## Supplied passage
Segment Open

Why does an attacker need 51% mining power to overtake the blockchain?

Question

I am really struggling to understand this thing about the 51% attack. Usually whoever mines a block first wins. My understanding is that mining is like a race. In a race, an athlete does not need to be faster than 50% of all the athletes combined. He just needs to be the fastest.

It's not like the entire network is working together as a single unit to solve the puzzle. They are working as separate entities, so their computational power isn't being added up.

So, if there are miners M1, M2, ...Mn and mining Pools P1, P2, ..Pm in the network with Pi (1<=i<= m) having the highest hash power Hi, I as a dishonest miner (or pool) would need to have a mining power Hx > Hi to eventually mine blocks quicker than than the rest of the network if I were working on a sidechain privately. And when the time is apt, I can broadcast my sidechain which will became the main chain.

I understand my reasoning is flawed somehow, but I don't understand which part and why. Can someone please shed some light on it?

Answer 1

In a race, an athlete does not need to be faster than 50% of all the athletes combined. He just needs to be the fastest.

Segment Closed

## Data
Segment Open

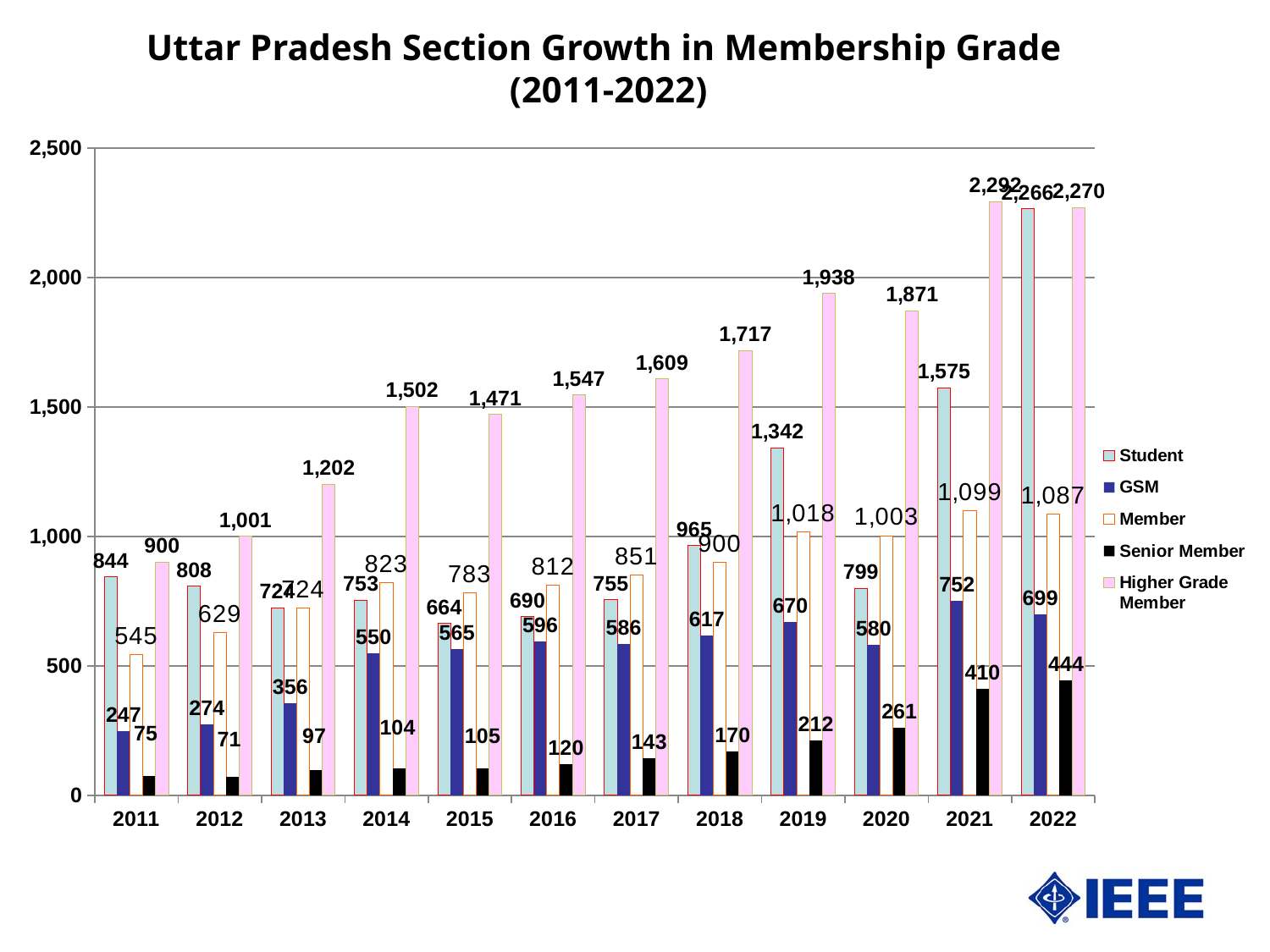
What is the Higher Grade Member value for 2018? 1,717 How many years are shown along the x axis? 12 Do the Senior Member values generally rise or fall from 2011 to 2022? rise What is the GSM value for 2014? 550 What is the difference between the Senior Member values for 2020 and 2019? 49 What is the Senior Member value for 2019? 212 In which year is the GSM value lowest? 2011 How many series does the legend list? 5 In which year is the Senior Member value highest? 2022 Which year has the larger GSM value, 2021 or 2022? 2021 What kind of chart is shown on the slide? bar chart Is the Student value for 2021 greater or less than 1,500? greater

Segment Closed

## Your assignment
Please return, word for word, the part of the 51% attack thread that starts at "It's not like" and ends at "light on it?".

## Final answer
It's not like the entire network is working together as a single unit to solve the puzzle. They are working as separate entities, so their computational power isn't being added up.

So, if there are miners M1, M2, ...Mn and mining Pools P1, P2, ..Pm in the network with Pi (1<=i<= m) having the highest hash power Hi, I as a dishonest miner (or pool) would need to have a mining power Hx > Hi to eventually mine blocks quicker than than the rest of the network if I were working on a sidechain privately. And when the time is apt, I can broadcast my sidechain which will became the main chain.

I understand my reasoning is flawed somehow, but I don't understand which part and why. Can someone please shed some light on it?